Department of Pharmacology and Toxicology, Faculty of Pharmacy, Sinai University, El-Arish, Egypt.
Int Immunopharmacol. 2023 Apr;117:109986. doi: 10.1016/j.intimp.2023.109986. Epub 2023 Mar 9.
Neuroinflammation induced by activation of the high mobility group box 1/ toll-like receptor 4 (HMGB1/TLR4) axis is one of the principal mechanisms involved in dopaminergic neuronal loss in Parkinson's disease (PD), and its activation exacerbates oxidative stress augmenting neurodegeneration.
This study investigated the novel neuroprotective effect of cilostazol on rotenone-intoxicated rats focusing on the HMGB1/TLR4 axis, erythroid-related factor 2 (Nrf2)/hemeoxygenase-1 (HO-1), and phosphoinositide 3-kinase (PI3K)/Protein kinase B (Akt)/the mammalian target of rapamycin (mTOR) pathway. The aim is extended to correlate the Nrf2 expression with all assessed parameters as promising therapeutic targets for neuroprotection.
Our experiment was designed as follows: vehicle group, cilostazol group, rotenone group (1.5 mg/kg, s.c), and the rotenone pretreated with cilostazol (50 mg/kg, p.o.) group. Eleven rotenone injections were injected day after day, while cilostazol was administered daily for 21 days.
Cilostazol significantly improved the neurobehavioral analysis, the histopathological examination, and dopamine levels. Moreover, the immunoreactivity of tyrosine hydroxylase (TH) in substantia nigra pars compacta (SNpc) enhanced. These effects were associated with enhancement of the antioxidant expression of Nrf2 and HO-1 by 1.01 and 1.08-fold, respectively, and repression of HMGB1/TLR4 pathway by 50.2 % and 39.3 %, respectively. Upregulation of the neuro-survival PI3K and Akt expression by 2.26 and 2.69-fold, respectively, and readjusting mTOR overexpression.

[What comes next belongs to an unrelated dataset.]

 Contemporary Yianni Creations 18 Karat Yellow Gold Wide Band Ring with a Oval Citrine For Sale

Cilostazol exerts a novel neuroprotective strategy against rotenone-induced neurodegeneration via activation of Nrf2/HO-1, suppression of HMGB1/TLR4 axis, upregulation of PI3K/Akt besides mTOR inhibition that compels more investigations with different PD models to clarify its precise role.
高迁移率族蛋白B1/ Toll样受体4(HMGB1/TLR4)轴激活所诱导的神经炎症是帕金森病(PD)中多巴胺能神经元丢失的主要机制之一,其激活会加剧氧化应激,增强神经退行性变。

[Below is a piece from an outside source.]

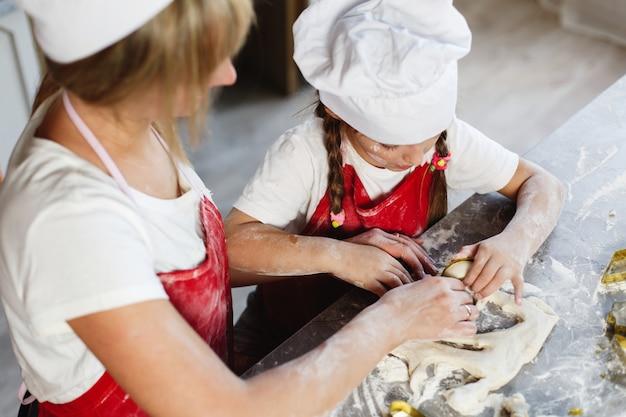 Moeder en dochter hebben plezier met het bereiden van koekjes met melk aan een eettafel in een gezellige keuken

本研究聚焦于HMGB1/TLR4轴、红细胞相关因子2(Nrf2)/血红素加氧酶-1(HO-1)以及磷酸肌醇3激酶(PI3K)/蛋白激酶B(Akt)/雷帕霉素靶蛋白(mTOR)通路,研究西洛他唑对鱼藤酮中毒大鼠的新型神经保护作用。该目的还扩展到将Nrf2表达与所有评估参数相关联,作为有前景的神经保护治疗靶点。
我们的实验设计如下:溶剂组、西洛他唑组、鱼藤酮组(1.5毫克/千克,皮下注射)以及鱼藤酮预处理西洛他唑组(50毫克/千克,口服)。每天注射鱼藤酮11次,而西洛他唑每天给药,持续21天。
西洛他唑显著改善了神经行为分析、组织病理学检查以及多巴胺水平。此外,黑质致密部(SNpc)中酪氨酸羟化酶(TH)的免疫反应性增强。这些作用分别与Nrf2和HO-1的抗氧化表达增强1.01倍和1.08倍相关,以及HMGB1/TLR4通路分别被抑制50.2%和39.3%相关。神经存活PI3K和Akt表达分别上调2.26倍和2.69倍,并重新调整mTOR的过表达。
西洛他唑通过激活Nrf2/HO-1、抑制HMGB1/TLR4轴、上调PI3K/Akt以及抑制mTOR,对鱼藤酮诱导的神经退行性变发挥了一种新型神经保护策略,这促使对不同PD模型进行更多研究以阐明其确切作用。